Give back the entries below verbatim.

[[ Data shown open ]]

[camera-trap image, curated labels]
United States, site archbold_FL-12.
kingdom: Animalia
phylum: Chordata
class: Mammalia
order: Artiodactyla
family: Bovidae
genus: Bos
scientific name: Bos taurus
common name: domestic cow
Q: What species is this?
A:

[[ Data shown closed ]]

## Answer space:
[camera-trap image, curated labels]
United States, site archbold_FL-12.
kingdom: Animalia
phylum: Chordata
class: Mammalia
order: Artiodactyla
family: Bovidae
genus: Bos
scientific name: Bos taurus
common name: domestic cow
Q: What species is this?
A:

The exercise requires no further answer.